We both return to our normal lives, picking up where we left off in our light-hearted friendship. Three days after her hearing, she leaves for college early because of a huge fight with her parents about the superficial Christian counseling that they force her to attend with them, and I listen to her rant on the phone while she drives back to Kansas. As far as I know her parole officer calls once a month for a two-minute conversation about her classes and to confirm that she remains sober. As far as I know, she lies through her teeth every time. Her drug and alcohol counselor gives her mantras to meditate on whenever she feels the urge to drink, never once diving into the actual issues that prompt her to dull the pain with liquid fire.

She calls me one night from a party, crying; apparently she cautiously broached the subject of mental health to her group of friends and heard the response "Honestly, those snowflakes should toughen up. We all go through stuff, drink a beer and get over it."

But tell me, how do we get over it in a society that prioritizes a smiling outward appearance over internal conflict? How will we move past depression, anxiety, and all forms of mental illness when the general public flinches at the very mention of these words?
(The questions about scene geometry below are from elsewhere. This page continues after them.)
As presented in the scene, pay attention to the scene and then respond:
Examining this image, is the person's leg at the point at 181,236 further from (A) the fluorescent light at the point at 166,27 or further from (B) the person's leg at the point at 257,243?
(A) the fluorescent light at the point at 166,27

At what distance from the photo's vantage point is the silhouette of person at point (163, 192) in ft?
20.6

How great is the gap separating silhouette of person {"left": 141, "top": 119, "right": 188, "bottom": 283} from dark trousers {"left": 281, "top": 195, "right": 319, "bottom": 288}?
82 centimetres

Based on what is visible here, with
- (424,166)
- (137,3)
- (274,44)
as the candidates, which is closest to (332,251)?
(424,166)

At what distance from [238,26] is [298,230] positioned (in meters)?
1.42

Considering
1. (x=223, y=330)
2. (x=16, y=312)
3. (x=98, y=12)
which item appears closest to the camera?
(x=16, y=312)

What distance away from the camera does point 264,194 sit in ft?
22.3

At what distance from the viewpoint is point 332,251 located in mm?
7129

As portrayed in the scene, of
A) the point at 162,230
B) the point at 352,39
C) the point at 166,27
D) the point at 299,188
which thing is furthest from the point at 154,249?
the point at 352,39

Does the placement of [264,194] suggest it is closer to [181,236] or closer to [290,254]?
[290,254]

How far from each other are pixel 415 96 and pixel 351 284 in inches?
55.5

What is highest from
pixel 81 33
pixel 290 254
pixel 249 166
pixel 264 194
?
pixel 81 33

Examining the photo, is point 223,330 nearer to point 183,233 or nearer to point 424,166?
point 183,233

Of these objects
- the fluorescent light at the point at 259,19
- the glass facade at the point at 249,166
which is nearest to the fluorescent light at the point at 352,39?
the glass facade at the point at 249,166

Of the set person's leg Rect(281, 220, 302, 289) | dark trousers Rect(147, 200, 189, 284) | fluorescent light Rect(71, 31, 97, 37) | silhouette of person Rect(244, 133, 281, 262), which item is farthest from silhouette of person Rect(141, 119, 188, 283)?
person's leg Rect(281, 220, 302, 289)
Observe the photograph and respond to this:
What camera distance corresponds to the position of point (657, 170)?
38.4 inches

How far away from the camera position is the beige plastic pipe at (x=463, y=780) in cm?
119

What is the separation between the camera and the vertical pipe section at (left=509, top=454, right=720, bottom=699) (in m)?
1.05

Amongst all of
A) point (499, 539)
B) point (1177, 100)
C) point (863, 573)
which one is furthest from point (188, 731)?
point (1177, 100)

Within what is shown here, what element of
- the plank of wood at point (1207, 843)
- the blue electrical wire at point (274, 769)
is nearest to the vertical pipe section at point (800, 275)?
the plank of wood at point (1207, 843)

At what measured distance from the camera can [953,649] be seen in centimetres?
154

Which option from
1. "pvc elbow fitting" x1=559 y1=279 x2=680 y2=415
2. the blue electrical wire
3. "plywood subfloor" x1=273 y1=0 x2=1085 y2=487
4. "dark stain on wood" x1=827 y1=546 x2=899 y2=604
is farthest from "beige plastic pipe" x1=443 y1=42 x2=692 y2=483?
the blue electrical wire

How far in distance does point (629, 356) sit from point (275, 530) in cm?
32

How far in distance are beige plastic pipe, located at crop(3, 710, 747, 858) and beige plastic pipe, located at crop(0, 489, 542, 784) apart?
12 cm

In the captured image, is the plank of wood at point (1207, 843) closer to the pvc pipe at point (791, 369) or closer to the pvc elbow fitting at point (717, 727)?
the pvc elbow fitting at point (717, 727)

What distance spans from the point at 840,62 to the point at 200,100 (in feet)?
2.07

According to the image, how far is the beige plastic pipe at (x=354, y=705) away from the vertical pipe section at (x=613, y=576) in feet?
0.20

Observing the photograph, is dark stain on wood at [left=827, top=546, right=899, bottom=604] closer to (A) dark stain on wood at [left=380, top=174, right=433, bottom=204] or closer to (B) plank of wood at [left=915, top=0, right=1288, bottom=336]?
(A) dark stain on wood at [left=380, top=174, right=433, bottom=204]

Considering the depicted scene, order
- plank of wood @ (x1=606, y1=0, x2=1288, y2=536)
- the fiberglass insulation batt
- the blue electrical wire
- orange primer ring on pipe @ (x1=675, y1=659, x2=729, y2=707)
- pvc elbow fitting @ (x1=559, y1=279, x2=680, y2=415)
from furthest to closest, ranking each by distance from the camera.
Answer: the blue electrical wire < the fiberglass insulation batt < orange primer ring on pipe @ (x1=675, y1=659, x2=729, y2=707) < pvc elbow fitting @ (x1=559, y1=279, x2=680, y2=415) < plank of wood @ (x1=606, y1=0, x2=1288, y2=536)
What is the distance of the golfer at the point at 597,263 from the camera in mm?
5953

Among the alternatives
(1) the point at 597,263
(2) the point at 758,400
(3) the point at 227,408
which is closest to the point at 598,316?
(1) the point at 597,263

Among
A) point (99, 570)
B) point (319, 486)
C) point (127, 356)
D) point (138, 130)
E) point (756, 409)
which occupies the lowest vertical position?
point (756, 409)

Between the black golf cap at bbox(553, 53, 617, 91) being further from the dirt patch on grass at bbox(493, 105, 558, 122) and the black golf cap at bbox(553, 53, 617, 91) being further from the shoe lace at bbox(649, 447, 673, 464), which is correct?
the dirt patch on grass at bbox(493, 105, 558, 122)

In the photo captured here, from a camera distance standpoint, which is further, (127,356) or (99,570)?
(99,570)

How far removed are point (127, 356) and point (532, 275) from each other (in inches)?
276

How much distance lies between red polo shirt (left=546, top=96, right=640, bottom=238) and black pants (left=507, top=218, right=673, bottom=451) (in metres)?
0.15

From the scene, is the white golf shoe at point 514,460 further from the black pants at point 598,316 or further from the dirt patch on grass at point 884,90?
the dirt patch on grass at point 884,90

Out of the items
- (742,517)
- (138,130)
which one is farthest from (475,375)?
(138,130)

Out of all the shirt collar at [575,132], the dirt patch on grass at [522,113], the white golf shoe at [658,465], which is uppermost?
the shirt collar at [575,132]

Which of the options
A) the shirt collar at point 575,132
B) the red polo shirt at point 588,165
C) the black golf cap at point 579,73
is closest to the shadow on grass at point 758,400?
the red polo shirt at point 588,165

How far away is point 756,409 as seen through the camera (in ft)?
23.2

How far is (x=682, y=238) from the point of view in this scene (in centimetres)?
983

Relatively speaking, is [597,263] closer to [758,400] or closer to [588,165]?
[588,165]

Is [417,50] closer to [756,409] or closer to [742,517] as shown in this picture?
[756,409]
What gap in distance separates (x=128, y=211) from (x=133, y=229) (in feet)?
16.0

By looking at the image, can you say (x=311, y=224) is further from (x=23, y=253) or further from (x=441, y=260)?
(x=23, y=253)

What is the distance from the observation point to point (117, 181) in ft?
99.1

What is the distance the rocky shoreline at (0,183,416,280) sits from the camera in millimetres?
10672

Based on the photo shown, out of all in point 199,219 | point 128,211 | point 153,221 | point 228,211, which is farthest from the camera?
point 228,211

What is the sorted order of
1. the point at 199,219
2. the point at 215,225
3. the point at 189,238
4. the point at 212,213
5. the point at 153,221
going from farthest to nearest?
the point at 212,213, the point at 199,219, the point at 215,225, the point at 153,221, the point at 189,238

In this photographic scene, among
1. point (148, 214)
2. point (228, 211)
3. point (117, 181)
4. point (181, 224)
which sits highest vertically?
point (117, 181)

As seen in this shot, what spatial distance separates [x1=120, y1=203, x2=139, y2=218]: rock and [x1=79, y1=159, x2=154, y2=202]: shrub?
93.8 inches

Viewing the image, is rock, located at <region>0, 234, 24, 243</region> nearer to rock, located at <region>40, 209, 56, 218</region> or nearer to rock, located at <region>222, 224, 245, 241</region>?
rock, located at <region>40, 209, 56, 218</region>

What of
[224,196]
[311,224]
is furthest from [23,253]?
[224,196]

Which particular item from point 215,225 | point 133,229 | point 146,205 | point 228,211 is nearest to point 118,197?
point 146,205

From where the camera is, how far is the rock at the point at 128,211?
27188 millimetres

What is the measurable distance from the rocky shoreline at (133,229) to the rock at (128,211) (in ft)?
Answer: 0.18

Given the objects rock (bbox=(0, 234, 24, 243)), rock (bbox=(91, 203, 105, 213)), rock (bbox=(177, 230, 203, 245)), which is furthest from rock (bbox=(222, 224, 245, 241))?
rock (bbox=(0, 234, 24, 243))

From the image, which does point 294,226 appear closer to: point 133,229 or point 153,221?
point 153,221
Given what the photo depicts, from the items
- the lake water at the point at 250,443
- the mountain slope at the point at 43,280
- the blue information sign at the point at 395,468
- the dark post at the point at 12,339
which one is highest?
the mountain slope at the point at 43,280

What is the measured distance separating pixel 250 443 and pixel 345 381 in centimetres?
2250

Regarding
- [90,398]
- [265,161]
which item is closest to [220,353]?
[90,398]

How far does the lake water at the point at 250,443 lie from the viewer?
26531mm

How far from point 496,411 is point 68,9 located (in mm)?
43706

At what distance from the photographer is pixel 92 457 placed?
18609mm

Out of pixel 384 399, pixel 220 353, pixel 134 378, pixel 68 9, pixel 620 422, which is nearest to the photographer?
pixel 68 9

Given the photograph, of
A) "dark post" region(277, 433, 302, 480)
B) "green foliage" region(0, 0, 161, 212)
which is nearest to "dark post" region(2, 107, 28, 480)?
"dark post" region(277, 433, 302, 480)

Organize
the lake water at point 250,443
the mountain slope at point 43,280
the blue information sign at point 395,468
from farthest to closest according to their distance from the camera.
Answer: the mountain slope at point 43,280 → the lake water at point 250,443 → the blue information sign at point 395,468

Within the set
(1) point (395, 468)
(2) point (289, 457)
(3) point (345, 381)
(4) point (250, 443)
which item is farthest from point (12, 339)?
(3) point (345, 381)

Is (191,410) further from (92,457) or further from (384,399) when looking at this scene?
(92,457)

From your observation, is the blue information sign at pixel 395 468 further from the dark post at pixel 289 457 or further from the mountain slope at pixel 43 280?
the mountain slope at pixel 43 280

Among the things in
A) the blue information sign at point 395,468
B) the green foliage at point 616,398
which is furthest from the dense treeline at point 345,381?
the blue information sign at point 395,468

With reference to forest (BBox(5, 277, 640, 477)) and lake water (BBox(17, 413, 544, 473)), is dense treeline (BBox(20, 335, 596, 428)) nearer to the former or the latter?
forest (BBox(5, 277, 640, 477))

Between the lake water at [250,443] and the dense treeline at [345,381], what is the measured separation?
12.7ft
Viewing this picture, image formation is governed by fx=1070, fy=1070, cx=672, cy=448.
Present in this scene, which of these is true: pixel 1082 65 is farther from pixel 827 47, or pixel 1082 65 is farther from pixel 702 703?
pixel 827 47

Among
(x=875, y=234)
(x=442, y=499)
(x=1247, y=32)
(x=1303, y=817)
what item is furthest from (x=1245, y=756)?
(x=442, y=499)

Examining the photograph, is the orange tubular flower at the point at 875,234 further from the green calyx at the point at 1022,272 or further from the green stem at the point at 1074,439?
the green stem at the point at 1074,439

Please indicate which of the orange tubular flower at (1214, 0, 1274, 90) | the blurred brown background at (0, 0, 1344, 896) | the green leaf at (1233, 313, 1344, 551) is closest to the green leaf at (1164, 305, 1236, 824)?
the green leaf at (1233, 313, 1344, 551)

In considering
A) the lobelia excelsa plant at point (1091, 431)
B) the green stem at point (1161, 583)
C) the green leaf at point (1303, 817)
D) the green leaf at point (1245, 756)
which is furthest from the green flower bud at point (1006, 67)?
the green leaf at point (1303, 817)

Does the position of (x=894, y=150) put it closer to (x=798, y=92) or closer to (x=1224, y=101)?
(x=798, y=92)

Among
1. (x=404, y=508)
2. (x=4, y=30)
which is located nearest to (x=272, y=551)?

What do we do when our justice system sweeps aside first-time and even second-time offenders instead of acting proactively to prevent future incidents? And how will we personally combat the stigma in our own hearts and initiate the hard conversations? I just don't know how we'll get over the problem of mental illness when we refuse to acknowledge that it exists in the first place.

Discussion Questions

1) What is Burkholder's central argument in "Get Over It"? To what extent is she successful in making her argument implicit? Explain.

2) How engaging did you find this narrative argument? Where and how did she engage you most? Cite specific phrases, sentences, and/or passages that drew you in.

3) If the author were to revise this piece, what specific suggestions for improvement would you offer?

Companion Material

Writing Assignment #5: Narrative Argument

Draw on your rhetorical skills and your personal experience to write a 4-5 page narrative argument that persuades your audience to accept a truth about which you have a conviction (strong belief). As Faigley and Selzer tell us in Good Reasons with Contemporary Arguments, "In a narrative argument you invite the audience to co-create the claims and links." Here are the guides those authors provide.

Keys to success (experience described invokes the life experiences of the reader):

establishing credibility (truthfulness)

establishing representativeness (usually more effective if you have more than one incident)

Steps to a narrative argument:

Identify an experience that makes an implicit argument (What experience made you realize that something is wrong and needs changing? Your argument doesn't have to lead to a moral, but it should provoke thought.)

List all details you can remember.

Examine the significance of the event (feelings then? now? previous effects? long term effects?)

Analyze your audience (familiarity? resonance?)

Write:

Intro – give background first or just "launch in"
Body – proceed chronologically or start with a striking incident and then flashback
Conclusion -- should you offer a reflection or not? avoid moralizing

Revise, edit, proofread

Refer to Jesmyn Ward's "A Cold Current" and Ross Gay's "Some Thoughts on Mercy" as samples.